*Collected data entries*.

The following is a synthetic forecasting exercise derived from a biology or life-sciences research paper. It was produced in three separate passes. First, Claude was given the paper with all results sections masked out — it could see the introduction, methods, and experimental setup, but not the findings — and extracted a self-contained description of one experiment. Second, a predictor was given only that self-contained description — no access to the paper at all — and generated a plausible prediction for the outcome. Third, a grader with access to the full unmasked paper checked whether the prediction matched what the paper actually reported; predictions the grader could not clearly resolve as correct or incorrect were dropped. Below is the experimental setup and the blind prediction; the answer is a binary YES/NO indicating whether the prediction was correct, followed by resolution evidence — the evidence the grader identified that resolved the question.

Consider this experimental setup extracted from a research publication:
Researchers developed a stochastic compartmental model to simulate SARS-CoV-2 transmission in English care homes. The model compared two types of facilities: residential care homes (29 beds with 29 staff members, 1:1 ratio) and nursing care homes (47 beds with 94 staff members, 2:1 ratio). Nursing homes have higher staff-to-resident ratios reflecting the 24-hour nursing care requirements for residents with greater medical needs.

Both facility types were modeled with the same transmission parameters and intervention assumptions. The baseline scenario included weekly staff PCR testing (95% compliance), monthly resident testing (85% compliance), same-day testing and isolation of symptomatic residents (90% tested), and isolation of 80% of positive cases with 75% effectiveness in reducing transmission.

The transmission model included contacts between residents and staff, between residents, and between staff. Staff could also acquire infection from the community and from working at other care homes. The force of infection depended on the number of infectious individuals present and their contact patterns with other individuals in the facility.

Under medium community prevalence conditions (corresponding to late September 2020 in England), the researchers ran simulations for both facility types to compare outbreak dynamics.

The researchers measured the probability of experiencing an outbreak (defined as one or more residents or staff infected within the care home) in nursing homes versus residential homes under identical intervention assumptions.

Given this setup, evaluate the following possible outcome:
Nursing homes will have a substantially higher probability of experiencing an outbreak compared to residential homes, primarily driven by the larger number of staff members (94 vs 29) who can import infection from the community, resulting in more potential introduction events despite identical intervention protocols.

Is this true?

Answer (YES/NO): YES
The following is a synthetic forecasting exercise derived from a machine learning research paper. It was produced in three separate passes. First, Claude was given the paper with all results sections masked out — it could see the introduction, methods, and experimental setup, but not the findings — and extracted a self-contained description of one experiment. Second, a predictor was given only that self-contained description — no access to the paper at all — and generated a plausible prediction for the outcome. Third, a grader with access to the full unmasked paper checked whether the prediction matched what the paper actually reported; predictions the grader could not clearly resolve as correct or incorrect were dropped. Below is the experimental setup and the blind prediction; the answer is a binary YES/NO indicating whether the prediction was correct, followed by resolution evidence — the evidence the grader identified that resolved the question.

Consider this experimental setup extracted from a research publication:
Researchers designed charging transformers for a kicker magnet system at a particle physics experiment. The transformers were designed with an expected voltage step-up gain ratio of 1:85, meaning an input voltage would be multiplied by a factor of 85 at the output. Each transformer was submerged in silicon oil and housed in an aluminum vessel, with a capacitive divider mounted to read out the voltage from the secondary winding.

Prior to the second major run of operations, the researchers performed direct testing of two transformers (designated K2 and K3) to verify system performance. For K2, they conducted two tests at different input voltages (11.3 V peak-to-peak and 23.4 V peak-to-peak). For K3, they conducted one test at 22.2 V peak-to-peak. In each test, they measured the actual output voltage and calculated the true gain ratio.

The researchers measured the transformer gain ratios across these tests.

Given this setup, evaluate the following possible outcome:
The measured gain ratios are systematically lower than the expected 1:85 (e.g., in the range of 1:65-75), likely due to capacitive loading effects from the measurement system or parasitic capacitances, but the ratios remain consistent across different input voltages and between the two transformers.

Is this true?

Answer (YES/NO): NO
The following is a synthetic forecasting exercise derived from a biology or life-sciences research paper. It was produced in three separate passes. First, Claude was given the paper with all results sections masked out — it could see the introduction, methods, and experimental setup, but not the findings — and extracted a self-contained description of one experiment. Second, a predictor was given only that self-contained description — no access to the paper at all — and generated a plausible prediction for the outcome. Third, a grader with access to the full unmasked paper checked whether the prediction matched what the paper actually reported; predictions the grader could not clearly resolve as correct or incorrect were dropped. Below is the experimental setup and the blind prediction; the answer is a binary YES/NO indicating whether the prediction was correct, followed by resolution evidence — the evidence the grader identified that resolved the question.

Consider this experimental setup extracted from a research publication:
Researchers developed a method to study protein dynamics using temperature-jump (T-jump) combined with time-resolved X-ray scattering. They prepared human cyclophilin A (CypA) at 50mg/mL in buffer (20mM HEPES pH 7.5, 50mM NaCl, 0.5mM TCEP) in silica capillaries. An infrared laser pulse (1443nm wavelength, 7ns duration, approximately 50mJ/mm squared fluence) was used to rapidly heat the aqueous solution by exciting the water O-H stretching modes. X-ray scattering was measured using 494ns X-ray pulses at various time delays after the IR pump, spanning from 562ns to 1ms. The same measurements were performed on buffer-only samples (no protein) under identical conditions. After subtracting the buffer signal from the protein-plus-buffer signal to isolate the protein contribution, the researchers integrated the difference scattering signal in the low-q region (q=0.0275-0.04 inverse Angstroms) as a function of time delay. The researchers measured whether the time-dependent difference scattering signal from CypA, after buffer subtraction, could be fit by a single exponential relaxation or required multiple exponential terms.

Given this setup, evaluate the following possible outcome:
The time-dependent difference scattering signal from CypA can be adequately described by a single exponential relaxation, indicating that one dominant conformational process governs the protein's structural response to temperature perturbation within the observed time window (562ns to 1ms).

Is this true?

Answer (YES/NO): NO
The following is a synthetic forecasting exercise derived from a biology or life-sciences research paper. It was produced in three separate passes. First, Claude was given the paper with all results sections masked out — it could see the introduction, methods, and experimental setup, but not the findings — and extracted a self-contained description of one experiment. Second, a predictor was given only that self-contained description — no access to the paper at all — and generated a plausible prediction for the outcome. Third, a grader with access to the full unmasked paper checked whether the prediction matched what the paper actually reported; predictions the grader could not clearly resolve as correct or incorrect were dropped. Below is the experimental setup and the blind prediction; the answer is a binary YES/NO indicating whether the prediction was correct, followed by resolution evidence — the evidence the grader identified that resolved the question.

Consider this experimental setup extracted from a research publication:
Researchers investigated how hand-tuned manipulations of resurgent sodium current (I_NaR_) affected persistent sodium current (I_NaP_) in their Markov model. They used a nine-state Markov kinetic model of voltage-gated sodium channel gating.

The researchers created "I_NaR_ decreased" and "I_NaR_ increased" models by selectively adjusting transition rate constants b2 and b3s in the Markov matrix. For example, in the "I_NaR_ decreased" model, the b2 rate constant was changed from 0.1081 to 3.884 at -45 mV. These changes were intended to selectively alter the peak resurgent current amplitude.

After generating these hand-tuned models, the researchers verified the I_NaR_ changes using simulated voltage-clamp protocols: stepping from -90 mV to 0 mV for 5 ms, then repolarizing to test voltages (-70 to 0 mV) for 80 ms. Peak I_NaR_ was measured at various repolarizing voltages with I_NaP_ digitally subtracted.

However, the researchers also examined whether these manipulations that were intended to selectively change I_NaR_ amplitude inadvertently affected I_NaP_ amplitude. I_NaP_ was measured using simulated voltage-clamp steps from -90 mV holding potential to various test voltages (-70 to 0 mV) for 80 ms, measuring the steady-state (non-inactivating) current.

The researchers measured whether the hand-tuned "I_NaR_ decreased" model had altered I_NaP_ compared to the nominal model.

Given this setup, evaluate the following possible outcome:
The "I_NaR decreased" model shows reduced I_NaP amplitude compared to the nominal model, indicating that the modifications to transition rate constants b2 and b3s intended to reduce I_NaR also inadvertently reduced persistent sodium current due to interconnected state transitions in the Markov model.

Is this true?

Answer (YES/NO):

*EXERCISE INSTRUCTIONS*.
Restate the data above word for word.

*RESULT*.
The following is a synthetic forecasting exercise derived from a biology or life-sciences research paper. It was produced in three separate passes. First, Claude was given the paper with all results sections masked out — it could see the introduction, methods, and experimental setup, but not the findings — and extracted a self-contained description of one experiment. Second, a predictor was given only that self-contained description — no access to the paper at all — and generated a plausible prediction for the outcome. Third, a grader with access to the full unmasked paper checked whether the prediction matched what the paper actually reported; predictions the grader could not clearly resolve as correct or incorrect were dropped. Below is the experimental setup and the blind prediction; the answer is a binary YES/NO indicating whether the prediction was correct, followed by resolution evidence — the evidence the grader identified that resolved the question.

Consider this experimental setup extracted from a research publication:
Researchers developed a stochastic compartmental model to simulate SARS-CoV-2 transmission in English care homes. The model compared two types of facilities: residential care homes (29 beds with 29 staff members, 1:1 ratio) and nursing care homes (47 beds with 94 staff members, 2:1 ratio). Nursing homes have higher staff-to-resident ratios reflecting the 24-hour nursing care requirements for residents with greater medical needs.

Both facility types were modeled with the same transmission parameters and intervention assumptions. The baseline scenario included weekly staff PCR testing (95% compliance), monthly resident testing (85% compliance), same-day testing and isolation of symptomatic residents (90% tested), and isolation of 80% of positive cases with 75% effectiveness in reducing transmission.

The transmission model included contacts between residents and staff, between residents, and between staff. Staff could also acquire infection from the community and from working at other care homes. The force of infection depended on the number of infectious individuals present and their contact patterns with other individuals in the facility.

Under medium community prevalence conditions (corresponding to late September 2020 in England), the researchers ran simulations for both facility types to compare outbreak dynamics.

The researchers measured the probability of experiencing an outbreak (defined as one or more residents or staff infected within the care home) in nursing homes versus residential homes under identical intervention assumptions.

Given this setup, evaluate the following possible outcome:
Nursing homes will have a substantially higher probability of experiencing an outbreak compared to residential homes, primarily driven by the larger number of staff members (94 vs 29) who can import infection from the community, resulting in more potential introduction events despite identical intervention protocols.

Is this true?

Answer (YES/NO): YES
The following is a synthetic forecasting exercise derived from a machine learning research paper. It was produced in three separate passes. First, Claude was given the paper with all results sections masked out — it could see the introduction, methods, and experimental setup, but not the findings — and extracted a self-contained description of one experiment. Second, a predictor was given only that self-contained description — no access to the paper at all — and generated a plausible prediction for the outcome. Third, a grader with access to the full unmasked paper checked whether the prediction matched what the paper actually reported; predictions the grader could not clearly resolve as correct or incorrect were dropped. Below is the experimental setup and the blind prediction; the answer is a binary YES/NO indicating whether the prediction was correct, followed by resolution evidence — the evidence the grader identified that resolved the question.

Consider this experimental setup extracted from a research publication:
Researchers designed charging transformers for a kicker magnet system at a particle physics experiment. The transformers were designed with an expected voltage step-up gain ratio of 1:85, meaning an input voltage would be multiplied by a factor of 85 at the output. Each transformer was submerged in silicon oil and housed in an aluminum vessel, with a capacitive divider mounted to read out the voltage from the secondary winding.

Prior to the second major run of operations, the researchers performed direct testing of two transformers (designated K2 and K3) to verify system performance. For K2, they conducted two tests at different input voltages (11.3 V peak-to-peak and 23.4 V peak-to-peak). For K3, they conducted one test at 22.2 V peak-to-peak. In each test, they measured the actual output voltage and calculated the true gain ratio.

The researchers measured the transformer gain ratios across these tests.

Given this setup, evaluate the following possible outcome:
The measured gain ratios are systematically lower than the expected 1:85 (e.g., in the range of 1:65-75), likely due to capacitive loading effects from the measurement system or parasitic capacitances, but the ratios remain consistent across different input voltages and between the two transformers.

Is this true?

Answer (YES/NO): NO
The following is a synthetic forecasting exercise derived from a biology or life-sciences research paper. It was produced in three separate passes. First, Claude was given the paper with all results sections masked out — it could see the introduction, methods, and experimental setup, but not the findings — and extracted a self-contained description of one experiment. Second, a predictor was given only that self-contained description — no access to the paper at all — and generated a plausible prediction for the outcome. Third, a grader with access to the full unmasked paper checked whether the prediction matched what the paper actually reported; predictions the grader could not clearly resolve as correct or incorrect were dropped. Below is the experimental setup and the blind prediction; the answer is a binary YES/NO indicating whether the prediction was correct, followed by resolution evidence — the evidence the grader identified that resolved the question.

Consider this experimental setup extracted from a research publication:
Researchers developed a method to study protein dynamics using temperature-jump (T-jump) combined with time-resolved X-ray scattering. They prepared human cyclophilin A (CypA) at 50mg/mL in buffer (20mM HEPES pH 7.5, 50mM NaCl, 0.5mM TCEP) in silica capillaries. An infrared laser pulse (1443nm wavelength, 7ns duration, approximately 50mJ/mm squared fluence) was used to rapidly heat the aqueous solution by exciting the water O-H stretching modes. X-ray scattering was measured using 494ns X-ray pulses at various time delays after the IR pump, spanning from 562ns to 1ms. The same measurements were performed on buffer-only samples (no protein) under identical conditions. After subtracting the buffer signal from the protein-plus-buffer signal to isolate the protein contribution, the researchers integrated the difference scattering signal in the low-q region (q=0.0275-0.04 inverse Angstroms) as a function of time delay. The researchers measured whether the time-dependent difference scattering signal from CypA, after buffer subtraction, could be fit by a single exponential relaxation or required multiple exponential terms.

Given this setup, evaluate the following possible outcome:
The time-dependent difference scattering signal from CypA can be adequately described by a single exponential relaxation, indicating that one dominant conformational process governs the protein's structural response to temperature perturbation within the observed time window (562ns to 1ms).

Is this true?

Answer (YES/NO): NO
The following is a synthetic forecasting exercise derived from a biology or life-sciences research paper. It was produced in three separate passes. First, Claude was given the paper with all results sections masked out — it could see the introduction, methods, and experimental setup, but not the findings — and extracted a self-contained description of one experiment. Second, a predictor was given only that self-contained description — no access to the paper at all — and generated a plausible prediction for the outcome. Third, a grader with access to the full unmasked paper checked whether the prediction matched what the paper actually reported; predictions the grader could not clearly resolve as correct or incorrect were dropped. Below is the experimental setup and the blind prediction; the answer is a binary YES/NO indicating whether the prediction was correct, followed by resolution evidence — the evidence the grader identified that resolved the question.

Consider this experimental setup extracted from a research publication:
Researchers investigated how hand-tuned manipulations of resurgent sodium current (I_NaR_) affected persistent sodium current (I_NaP_) in their Markov model. They used a nine-state Markov kinetic model of voltage-gated sodium channel gating.

The researchers created "I_NaR_ decreased" and "I_NaR_ increased" models by selectively adjusting transition rate constants b2 and b3s in the Markov matrix. For example, in the "I_NaR_ decreased" model, the b2 rate constant was changed from 0.1081 to 3.884 at -45 mV. These changes were intended to selectively alter the peak resurgent current amplitude.

After generating these hand-tuned models, the researchers verified the I_NaR_ changes using simulated voltage-clamp protocols: stepping from -90 mV to 0 mV for 5 ms, then repolarizing to test voltages (-70 to 0 mV) for 80 ms. Peak I_NaR_ was measured at various repolarizing voltages with I_NaP_ digitally subtracted.

However, the researchers also examined whether these manipulations that were intended to selectively change I_NaR_ amplitude inadvertently affected I_NaP_ amplitude. I_NaP_ was measured using simulated voltage-clamp steps from -90 mV holding potential to various test voltages (-70 to 0 mV) for 80 ms, measuring the steady-state (non-inactivating) current.

The researchers measured whether the hand-tuned "I_NaR_ decreased" model had altered I_NaP_ compared to the nominal model.

Given this setup, evaluate the following possible outcome:
The "I_NaR decreased" model shows reduced I_NaP amplitude compared to the nominal model, indicating that the modifications to transition rate constants b2 and b3s intended to reduce I_NaR also inadvertently reduced persistent sodium current due to interconnected state transitions in the Markov model.

Is this true?

Answer (YES/NO):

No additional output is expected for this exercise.